30.10.06

À procura de Ed


Há já algum tempo que não vemos Edward Norton num papel à altura do seu talento. Há já algum tempo, aliás, que não vemos Ed Norton em lugar nenhum. Se ninguém deu por ele em “Reino dos Céus”, de Ridley Scott, é normal. Desde logo porque quase ninguém deu pelo filme, protagonizado pelo protozoário Orlando Bloom, mas, para quem viu, o papel de Rei Balduíno IV (o Leproso) obrigou-o a usar uma máscara permanente e a alterar substancialmente o tom de voz e a elocução. A sua interpretação (assim como a de Eva Green, que encarna a sua irmã Sibila) foi largamente cortada na versão que estreou nos cinemas. No director’s cut de 195 minutos é agora possível avaliar a intensidade e a dimensão trágica das interpretações de Norton e Green e ver o filme sob uma nova luz. Ed Norton continua a ser, aos 37 anos, uma das grandes esperanças do cinema americano, mas tem preferido adiar o papel de estrela para investir na integridade artística – o que significa, muitas vezes, entrar em conflito aberto com realizadores e produtores, reescrever guiões e retirar o seu nome dos créditos dos filmes (guia prático: “Golpe em Itália”, “América Proibida” e “Reino dos Céus”). Em 2006 regressa em três fitas: “O Ilusionista”, prestes a estrear entre nós, uma adaptação de O Véu Pintado, de W. Somerset Maugham, com Naomi Watts, e Down in the Valley, onde o seu desempenho de um homem mentalmente desequilibrado lhe tem valido os maiores elogios. Para muitos, porém, o seu melhor filme até à data é “A 25ª Hora”, drama que traz a assinatura de Spike Lee.

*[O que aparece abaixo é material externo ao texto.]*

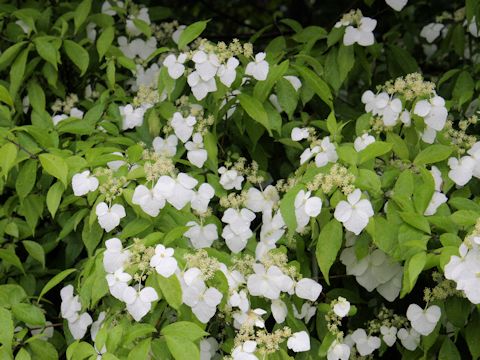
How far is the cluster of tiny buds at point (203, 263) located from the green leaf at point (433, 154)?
0.54 metres

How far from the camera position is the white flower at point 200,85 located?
2.02 meters

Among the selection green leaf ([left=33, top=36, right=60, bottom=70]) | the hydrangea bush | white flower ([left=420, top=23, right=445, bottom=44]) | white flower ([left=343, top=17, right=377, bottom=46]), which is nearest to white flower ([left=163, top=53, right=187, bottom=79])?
the hydrangea bush

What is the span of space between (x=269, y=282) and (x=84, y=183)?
1.57ft

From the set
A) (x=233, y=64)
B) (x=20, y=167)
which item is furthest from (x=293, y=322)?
(x=20, y=167)

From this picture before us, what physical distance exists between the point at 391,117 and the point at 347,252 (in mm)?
345

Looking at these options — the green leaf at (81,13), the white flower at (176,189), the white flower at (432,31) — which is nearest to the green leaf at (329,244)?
the white flower at (176,189)

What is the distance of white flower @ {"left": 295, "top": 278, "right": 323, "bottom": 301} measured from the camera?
1799 millimetres

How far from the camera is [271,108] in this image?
84.8 inches

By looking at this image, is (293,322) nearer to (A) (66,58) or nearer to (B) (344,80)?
(B) (344,80)

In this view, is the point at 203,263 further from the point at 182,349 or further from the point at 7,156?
the point at 7,156

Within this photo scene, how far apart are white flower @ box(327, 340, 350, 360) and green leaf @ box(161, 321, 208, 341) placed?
0.34m

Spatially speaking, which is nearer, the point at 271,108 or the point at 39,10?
the point at 271,108

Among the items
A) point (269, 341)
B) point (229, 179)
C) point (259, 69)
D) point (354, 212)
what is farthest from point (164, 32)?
point (269, 341)

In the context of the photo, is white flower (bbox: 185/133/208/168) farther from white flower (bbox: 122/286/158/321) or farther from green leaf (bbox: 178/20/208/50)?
white flower (bbox: 122/286/158/321)
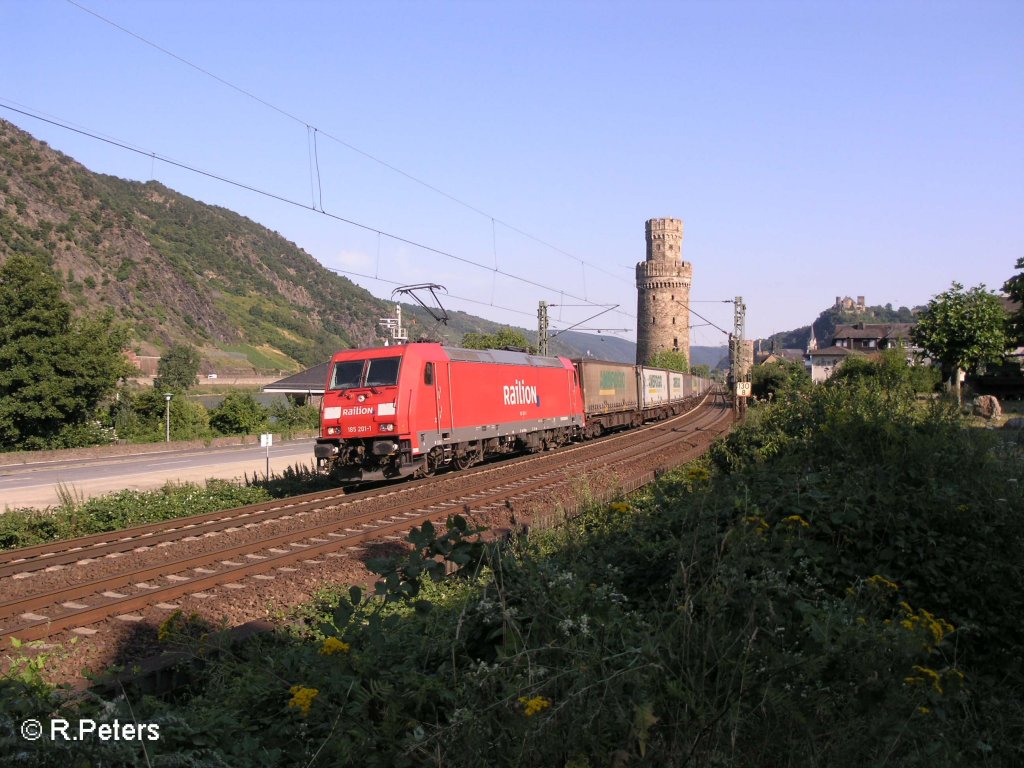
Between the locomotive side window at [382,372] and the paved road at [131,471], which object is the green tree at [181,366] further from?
the locomotive side window at [382,372]

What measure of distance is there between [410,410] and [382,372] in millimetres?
1128

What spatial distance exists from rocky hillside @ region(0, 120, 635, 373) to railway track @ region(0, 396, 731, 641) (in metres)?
46.9

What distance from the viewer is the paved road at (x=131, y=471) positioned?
1838cm

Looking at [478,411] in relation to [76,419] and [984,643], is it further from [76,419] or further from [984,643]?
[76,419]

Lee referiu por diversas vezes que este é o filme da proclamação de amor a Nova Iorque, por entre as nuvens negras do pós-9/11, numa ode visceral à sua diversidade, às suas contradições e aos seus traumas. As personagens de “A 25ª Hora” carregam o peso da revolta, da confusão e da dor pelas ilusões perdidas. Figura emblemática: o Morty que Edward Norton interpreta com enorme garra – um homem inteligente que poderia ter uma carreira mas que tem, em vez disso, uma pena pendente de sete anos de cadeia por tráfico de droga. É aos últimos momentos de liberdade de Morty que assistimos, por entre cantos familiares da Big Apple, povoados de personagens disfuncionais: o pai (Brian Cox), os amigos Jacob (Philip Seymour Hoffman) e Slaughtery (Barry Pepper) e a namorada, Naturelle (Rosario Dawson), que o fazem sentir, de forma dolorosa, que a inocência é irrecuperável. Restam ambições inúteis e desfeitas e o afecto pelas coisas passadas. Num cenário de desolação moral, um drama duro e directo que não deixa ninguém indiferente.
Até ao nosso reencontro com Ed, um filme para rever e admirar a sua excelência.